15 jul 2018 às 21:42
Agora sim: ponto final!
Que o azul, o branco e o vermelho seriam as cores do domingo a gente já sabia. O que a gente não sabia era qual seria a bandeira a tremular mais alto no Estádio Luzhniki, que mais parece um oponente teatro pronto a receber os atores mais importantes de um espetáculo muito esperado. Na roda nos primeiros minutos de jogo, os franceses deram um jeitinho de fazer a rede balançar primeiro e, aos dezoito, quem diria, um gol contra deu à França motivos para mudar o jogo e acreditar que a taça dourada seria erguida pela seleção que, em sua composição, traz rostos de alegria e irreverência que destoam do estilo francês e enfatizam o modo de ser africano. Iniciado o placar, a Croácia não se abateu e foi em busca do gol. Jogo empatado, só que dez minutos depois, aos 38, a França à frente. Aos treze do segundo tempo, outro gol francês. Uma jogada linda, daquelas que a gente pouco viu nesta copa de gols de bola parada.

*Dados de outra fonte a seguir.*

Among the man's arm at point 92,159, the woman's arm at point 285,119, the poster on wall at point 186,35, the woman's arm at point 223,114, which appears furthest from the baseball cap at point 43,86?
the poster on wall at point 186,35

Um golaço croata e minha rua, que costuma ser movimentada em dias de jogos e barulhenta na hora do gol, silenciosa; nada de rojões, nada de churrasco, nada de tomar uma cervejinha, afinal as cores que a gente vê explodir na tela não são a que queríamos, o verde e o amarelo. O time croata mais cansado e, embora mantendo-se vivo no jogo e tentando chegar à rede, assiste à final se definir em favor dos franceses. O quarto gol saiu fácil dos pés do menino jovem e cheio de vida, a revelação, Mbappé. A gente já tinha se acomodado no sofá quando os croatas mostraram que também sabem fazer gol. Placar: 4 a 2, porém uma taça nas mãos dos franceses. Segunda vez que a bandeira tricolor francesa é a mais alta na Copa do Mundo. A dos croatas terá de esperar chegar a sua hora. E a nossa, ainda que continue a ser a que mais vezes imperou quando o assunto é futebol, estará guardadinha esperando que em 2022 seja o nosso momento.